"""Test different optimization settingss."""


import itertools
import pickle
import re
import sys
import time

import pandas as pd

import polyclonal


# define parameters to explore
params_to_test = {
    'noise': ['exact', 'noisy'],
    'sitefirst': ['sitefirst', 'nosite'],
    'collapse': ['collapsed', 'uncollapsed'],
    'reg_escape_weight': [0, 0.001, 0.005, 0.01, 0.05, 0.1],
    'reg_spread_weight': [0, 0.05, 0.25, 0.5, 1],
    }
params_to_test_df = pd.DataFrame.from_records(
                            list(itertools.product(*params_to_test.values())),
                            columns=params_to_test,
                            )
paramspace = snakemake.utils.Paramspace(params_to_test_df)


rule all:
    input:
        'results/opt_settings/aggregated_fit_results.csv'

rule prep_variants_df:
    """Data used to fit model."""
    input: csv="../notebooks/RBD_variants_escape_{noise}.csv"
    output: csv="results/opt_settings/variants_{noise}.csv"
    run:
        (pd.read_csv(input.csv, na_filter=None)
         .query('library == "avg2muts"')
         .query('concentration in [0.25, 1, 4]')
         .to_csv(output.csv, index=False)
         )

rule prep_test_variants:
    """Data used to test variant predictions."""
    input: csv='../notebooks/RBD_variants_escape_exact.csv'
    output: csv='results/opt_settings/test_variants.csv'
    run:
        (pd.read_csv(input.csv, na_filter=None)
         .query('library == "avg3muts"')
         .query('concentration in [0.25, 1, 4]')
         .to_csv(output.csv, index=False)
         )

rule fit_model:
    """Fit a model."""
    input:
        data_csv=rules.prep_variants_df.output.csv,
        test_csv=rules.prep_test_variants.output.csv,
        mut_escape='../notebooks/RBD_mut_escape_df.csv',
    output:
        csv=f"results/opt_settings/{paramspace.wildcard_pattern}.csv",
        pickle=f"results/opt_settings/{paramspace.wildcard_pattern}.pickle",
    log: log=f"results/opt_settings/{paramspace.wildcard_pattern}.log",
    run:
        variants_df = pd.read_csv(input.data_csv, na_filter=None)
        poly_abs = polyclonal.Polyclonal(
                data_to_fit=variants_df,
                activity_wt_df=pd.DataFrame.from_records(
                           [('epitope 1', 3.0),
                            ('epitope 2', 2.0),
                            ('epitope 3', 1.0),
                            ],
                        columns=['epitope', 'activity'],
                        ),
                site_escape_df=pd.DataFrame.from_records(
                           [('epitope 1', 484, 10.0),
                            ('epitope 2', 446, 10.0),
                            ('epitope 3', 417, 10.0),
                            ],
                        columns=['epitope', 'site', 'escape'],
                        ),
                data_mut_escape_overlap='fill_to_data',
                collapse_identical_variants='mean' if wildcards.collapse == 'collapsed' else False,
                )

        print('Start model fitting')
        start_time = time.time()
        with open(log.log, 'w') as f:
            opt_res = poly_abs.fit(
                    reg_escape_weight=float(wildcards.reg_escape_weight),
                    reg_spread_weight=float(wildcards.reg_spread_weight),
                    log=f,
                    logfreq=5,
                    fit_site_level_first=True if wildcards.sitefirst == 'sitefirst' else False,
                    )
        print('Model fitting complete')

        # correlation of predictions on test variants
        test_data = pd.read_csv(input.test_csv, na_filter=None)
        exact_vs_pred = poly_abs.prob_escape(variants_df=test_data)
        corr_prob_escape = exact_vs_pred['prob_escape'].corr(
                                exact_vs_pred['predicted_prob_escape'])
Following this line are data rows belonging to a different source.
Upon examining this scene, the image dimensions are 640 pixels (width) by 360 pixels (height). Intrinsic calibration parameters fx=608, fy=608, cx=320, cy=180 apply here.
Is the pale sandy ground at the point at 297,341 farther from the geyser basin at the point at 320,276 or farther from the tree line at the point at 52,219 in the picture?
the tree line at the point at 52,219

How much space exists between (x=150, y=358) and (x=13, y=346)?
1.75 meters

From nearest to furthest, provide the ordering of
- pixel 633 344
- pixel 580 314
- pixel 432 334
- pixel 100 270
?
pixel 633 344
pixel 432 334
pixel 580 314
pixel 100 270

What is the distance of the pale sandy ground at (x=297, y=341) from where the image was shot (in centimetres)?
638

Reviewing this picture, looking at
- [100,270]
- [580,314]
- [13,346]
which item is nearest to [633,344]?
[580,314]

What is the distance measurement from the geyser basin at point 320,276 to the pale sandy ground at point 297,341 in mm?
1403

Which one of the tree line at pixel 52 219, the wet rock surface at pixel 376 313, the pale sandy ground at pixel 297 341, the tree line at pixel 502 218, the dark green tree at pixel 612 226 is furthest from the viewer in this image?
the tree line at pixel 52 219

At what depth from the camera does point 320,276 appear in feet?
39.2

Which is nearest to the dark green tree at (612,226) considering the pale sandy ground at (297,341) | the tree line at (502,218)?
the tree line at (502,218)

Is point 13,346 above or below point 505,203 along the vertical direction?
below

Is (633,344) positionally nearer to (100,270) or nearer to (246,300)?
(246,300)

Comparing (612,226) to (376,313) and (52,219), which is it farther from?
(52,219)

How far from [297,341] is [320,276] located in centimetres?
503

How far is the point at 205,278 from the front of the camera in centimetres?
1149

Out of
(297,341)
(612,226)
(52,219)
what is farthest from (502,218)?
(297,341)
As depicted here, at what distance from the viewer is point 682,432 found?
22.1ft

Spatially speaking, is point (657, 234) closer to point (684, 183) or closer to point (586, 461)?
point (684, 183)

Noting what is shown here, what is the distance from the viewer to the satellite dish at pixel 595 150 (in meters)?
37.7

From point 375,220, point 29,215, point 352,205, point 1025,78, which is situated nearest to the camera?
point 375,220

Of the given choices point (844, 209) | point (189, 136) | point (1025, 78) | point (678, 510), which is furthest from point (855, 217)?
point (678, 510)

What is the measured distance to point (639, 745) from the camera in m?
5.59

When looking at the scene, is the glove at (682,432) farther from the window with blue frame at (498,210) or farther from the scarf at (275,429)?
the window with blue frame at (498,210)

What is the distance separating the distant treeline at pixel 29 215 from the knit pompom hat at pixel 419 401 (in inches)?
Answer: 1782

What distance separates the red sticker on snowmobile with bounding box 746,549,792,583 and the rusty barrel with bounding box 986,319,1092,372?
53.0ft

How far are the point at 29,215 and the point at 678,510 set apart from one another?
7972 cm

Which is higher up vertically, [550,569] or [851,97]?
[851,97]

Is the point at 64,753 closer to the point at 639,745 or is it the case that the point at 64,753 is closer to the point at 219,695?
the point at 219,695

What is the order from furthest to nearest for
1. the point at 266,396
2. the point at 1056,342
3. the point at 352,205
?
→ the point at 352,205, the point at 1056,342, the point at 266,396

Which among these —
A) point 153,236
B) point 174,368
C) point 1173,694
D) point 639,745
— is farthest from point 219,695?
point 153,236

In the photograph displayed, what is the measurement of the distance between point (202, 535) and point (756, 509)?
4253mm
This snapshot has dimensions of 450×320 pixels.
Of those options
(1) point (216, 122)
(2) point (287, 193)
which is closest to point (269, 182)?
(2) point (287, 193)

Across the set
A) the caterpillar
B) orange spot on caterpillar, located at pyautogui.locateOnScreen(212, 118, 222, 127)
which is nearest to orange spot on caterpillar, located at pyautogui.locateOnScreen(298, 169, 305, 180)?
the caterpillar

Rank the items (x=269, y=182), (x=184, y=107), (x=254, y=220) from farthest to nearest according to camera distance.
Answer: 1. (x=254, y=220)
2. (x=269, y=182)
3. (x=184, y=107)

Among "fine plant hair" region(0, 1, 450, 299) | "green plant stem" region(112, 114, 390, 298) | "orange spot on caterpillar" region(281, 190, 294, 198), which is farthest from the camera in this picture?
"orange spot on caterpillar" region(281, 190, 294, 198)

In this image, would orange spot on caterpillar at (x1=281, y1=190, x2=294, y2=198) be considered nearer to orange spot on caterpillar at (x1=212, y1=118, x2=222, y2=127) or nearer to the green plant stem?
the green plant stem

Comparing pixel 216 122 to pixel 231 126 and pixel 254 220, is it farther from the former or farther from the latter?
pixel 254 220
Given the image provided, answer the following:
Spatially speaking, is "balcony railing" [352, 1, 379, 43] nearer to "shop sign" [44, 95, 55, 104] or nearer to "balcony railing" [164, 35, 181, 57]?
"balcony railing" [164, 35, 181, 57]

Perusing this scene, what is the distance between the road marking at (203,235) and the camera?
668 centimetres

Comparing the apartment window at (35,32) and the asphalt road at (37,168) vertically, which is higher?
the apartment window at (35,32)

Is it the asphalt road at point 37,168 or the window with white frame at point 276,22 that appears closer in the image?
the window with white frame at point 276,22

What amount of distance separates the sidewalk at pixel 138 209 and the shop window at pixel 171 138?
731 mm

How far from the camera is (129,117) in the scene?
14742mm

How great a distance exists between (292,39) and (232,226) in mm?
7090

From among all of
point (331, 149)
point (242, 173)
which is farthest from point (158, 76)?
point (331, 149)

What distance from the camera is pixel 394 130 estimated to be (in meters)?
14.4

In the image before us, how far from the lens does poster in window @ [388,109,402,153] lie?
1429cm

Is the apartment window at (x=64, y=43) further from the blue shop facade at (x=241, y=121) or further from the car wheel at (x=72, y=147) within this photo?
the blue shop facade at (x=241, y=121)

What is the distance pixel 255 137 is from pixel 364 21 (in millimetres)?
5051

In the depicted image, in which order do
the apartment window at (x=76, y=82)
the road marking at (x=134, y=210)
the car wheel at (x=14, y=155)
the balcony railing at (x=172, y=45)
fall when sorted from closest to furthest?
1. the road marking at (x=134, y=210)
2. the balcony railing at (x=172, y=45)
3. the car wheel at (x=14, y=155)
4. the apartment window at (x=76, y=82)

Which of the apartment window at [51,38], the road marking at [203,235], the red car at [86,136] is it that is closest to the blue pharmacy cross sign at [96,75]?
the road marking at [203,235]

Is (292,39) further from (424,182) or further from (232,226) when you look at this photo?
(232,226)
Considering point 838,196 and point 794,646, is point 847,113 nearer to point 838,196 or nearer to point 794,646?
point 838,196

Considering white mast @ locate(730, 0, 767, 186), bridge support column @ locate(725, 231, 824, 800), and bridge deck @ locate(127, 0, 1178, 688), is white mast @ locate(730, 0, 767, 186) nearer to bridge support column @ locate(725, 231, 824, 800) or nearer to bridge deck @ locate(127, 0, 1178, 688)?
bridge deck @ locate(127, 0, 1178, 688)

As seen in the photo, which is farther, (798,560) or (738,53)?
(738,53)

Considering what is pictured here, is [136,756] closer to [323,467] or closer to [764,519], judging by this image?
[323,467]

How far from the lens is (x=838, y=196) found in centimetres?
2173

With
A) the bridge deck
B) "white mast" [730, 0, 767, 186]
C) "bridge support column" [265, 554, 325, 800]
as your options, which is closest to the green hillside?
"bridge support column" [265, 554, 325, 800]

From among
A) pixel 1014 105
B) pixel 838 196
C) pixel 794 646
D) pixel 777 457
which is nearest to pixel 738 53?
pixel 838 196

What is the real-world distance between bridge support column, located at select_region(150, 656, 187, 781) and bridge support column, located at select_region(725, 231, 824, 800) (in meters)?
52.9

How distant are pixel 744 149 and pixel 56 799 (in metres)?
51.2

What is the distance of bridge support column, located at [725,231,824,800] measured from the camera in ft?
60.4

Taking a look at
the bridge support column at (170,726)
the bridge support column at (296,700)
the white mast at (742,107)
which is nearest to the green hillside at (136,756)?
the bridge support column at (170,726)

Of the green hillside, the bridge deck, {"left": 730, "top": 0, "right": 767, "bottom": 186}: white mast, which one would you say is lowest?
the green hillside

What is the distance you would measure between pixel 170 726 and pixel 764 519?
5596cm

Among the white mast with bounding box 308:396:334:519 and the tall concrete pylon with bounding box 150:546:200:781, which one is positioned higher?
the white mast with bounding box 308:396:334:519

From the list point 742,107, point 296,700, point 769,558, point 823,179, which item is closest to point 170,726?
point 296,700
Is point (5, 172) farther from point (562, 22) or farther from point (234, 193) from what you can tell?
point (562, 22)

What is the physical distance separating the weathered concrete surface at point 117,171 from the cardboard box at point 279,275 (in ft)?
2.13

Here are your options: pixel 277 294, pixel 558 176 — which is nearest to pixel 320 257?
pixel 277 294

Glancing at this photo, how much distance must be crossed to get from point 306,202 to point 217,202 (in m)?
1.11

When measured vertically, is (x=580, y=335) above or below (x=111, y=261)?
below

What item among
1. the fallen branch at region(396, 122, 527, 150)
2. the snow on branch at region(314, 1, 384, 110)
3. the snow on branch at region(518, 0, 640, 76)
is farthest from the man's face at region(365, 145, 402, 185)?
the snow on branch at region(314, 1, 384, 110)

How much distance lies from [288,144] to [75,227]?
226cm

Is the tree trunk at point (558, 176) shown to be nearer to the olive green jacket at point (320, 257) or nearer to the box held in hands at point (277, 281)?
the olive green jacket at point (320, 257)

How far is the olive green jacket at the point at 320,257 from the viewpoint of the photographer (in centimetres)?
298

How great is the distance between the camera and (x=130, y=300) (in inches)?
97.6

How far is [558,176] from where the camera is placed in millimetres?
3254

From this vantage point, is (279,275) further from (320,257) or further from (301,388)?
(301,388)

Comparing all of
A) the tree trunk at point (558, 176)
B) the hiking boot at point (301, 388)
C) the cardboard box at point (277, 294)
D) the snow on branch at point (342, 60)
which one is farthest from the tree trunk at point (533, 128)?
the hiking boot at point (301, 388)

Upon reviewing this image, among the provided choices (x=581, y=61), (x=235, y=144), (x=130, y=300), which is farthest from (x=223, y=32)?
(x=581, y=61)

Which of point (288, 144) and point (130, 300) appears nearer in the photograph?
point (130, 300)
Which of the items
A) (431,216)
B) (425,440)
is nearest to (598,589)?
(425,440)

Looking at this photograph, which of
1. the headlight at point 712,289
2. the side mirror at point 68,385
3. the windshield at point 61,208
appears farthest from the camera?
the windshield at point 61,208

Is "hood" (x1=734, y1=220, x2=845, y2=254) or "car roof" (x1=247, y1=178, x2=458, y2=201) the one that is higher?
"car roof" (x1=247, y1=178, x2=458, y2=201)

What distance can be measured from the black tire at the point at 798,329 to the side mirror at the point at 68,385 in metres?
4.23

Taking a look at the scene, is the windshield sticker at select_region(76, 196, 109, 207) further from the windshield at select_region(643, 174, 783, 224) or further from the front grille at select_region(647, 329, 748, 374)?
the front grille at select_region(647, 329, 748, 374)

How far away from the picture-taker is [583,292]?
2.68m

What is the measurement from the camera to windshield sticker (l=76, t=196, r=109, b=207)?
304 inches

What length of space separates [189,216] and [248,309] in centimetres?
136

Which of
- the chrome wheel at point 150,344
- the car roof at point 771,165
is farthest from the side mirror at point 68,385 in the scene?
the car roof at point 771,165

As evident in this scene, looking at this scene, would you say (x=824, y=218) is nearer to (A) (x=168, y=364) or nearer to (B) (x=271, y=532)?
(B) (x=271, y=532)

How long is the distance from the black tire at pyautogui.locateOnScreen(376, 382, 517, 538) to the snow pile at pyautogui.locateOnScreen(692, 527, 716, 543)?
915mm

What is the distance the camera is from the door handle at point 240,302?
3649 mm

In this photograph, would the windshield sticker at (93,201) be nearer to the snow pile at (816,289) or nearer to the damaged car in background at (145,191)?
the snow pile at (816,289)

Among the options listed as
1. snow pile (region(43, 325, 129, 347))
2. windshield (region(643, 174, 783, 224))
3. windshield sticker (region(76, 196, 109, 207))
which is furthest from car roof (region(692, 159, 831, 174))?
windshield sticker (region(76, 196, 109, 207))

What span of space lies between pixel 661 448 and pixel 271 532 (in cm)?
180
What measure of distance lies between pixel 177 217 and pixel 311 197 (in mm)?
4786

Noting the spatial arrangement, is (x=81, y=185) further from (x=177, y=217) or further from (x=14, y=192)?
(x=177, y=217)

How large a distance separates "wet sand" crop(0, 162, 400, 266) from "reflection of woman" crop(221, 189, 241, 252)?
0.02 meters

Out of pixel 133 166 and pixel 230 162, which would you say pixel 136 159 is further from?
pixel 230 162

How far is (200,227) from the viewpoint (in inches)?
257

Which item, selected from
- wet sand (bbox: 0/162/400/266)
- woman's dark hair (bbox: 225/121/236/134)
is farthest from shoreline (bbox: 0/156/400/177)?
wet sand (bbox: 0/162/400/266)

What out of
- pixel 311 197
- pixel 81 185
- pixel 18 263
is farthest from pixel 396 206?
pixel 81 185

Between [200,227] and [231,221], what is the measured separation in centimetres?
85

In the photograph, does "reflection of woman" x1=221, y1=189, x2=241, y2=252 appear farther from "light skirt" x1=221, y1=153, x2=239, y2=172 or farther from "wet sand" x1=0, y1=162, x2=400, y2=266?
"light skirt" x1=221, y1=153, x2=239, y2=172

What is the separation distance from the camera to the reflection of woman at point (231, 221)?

        # correlation of underlying mut escape (beta) values
        exact_mut_escape = pd.read_csv(input.mut_escape)
        corrs = []
        for _, exact_ep_escape in exact_mut_escape.groupby('epitope'):
            exact_vs_pred = (
                exact_ep_escape
                .rename(columns={'escape': 'actual_escape'})
                [['mutation', 'actual_escape']]
                .merge(poly_abs.mut_escape_df.rename(columns={'escape': 'pred_escape'}),
                       on='mutation',
                       validate='one_to_many',
                       )
                )
            corrs.append(
                exact_vs_pred
                .groupby('epitope')
                .apply(lambda x: x['actual_escape'].corr(x['pred_escape']))
                .max()
                )
        corr_mut_escape = sum(corrs) / len(corrs)

        elapsed = time.time() - start_time
        print(f"Writing results to {output.csv}")
        with open(output.csv, 'w') as f:
            f.write('loss,time,corr_prob_escape,corr_mut_escape\n'
                    f"{opt_res.fun:.5g},{elapsed:.5g},{corr_prob_escape:.5g},"
                    f"{corr_mut_escape:.5g}\n")

        print(f"Writing model to {output.pickle}")
        with open(output.pickle, 'wb') as f:
            pickle.dump(poly_abs, f)

rule aggregate_fit_results:
    """Aggregate single CSV of fitting results."""
    input: 
        csvs=expand("results/opt_settings/{params}.csv",
                    params=paramspace.instance_patterns)
    output: csv='results/opt_settings/aggregated_fit_results.csv'
    params: wc_values=paramspace.instance
    run:
        dfs = []
        for csv_file in input.csvs:
            csv_params = {param: re.search(f"{param}~([^/]+)(/|\.csv)",
                                           csv_file).group(1)
                          for param in params_to_test}
            dfs.append(pd.read_csv(csv_file).assign(**csv_params))
        pd.concat(dfs).to_csv(output.csv, index=False)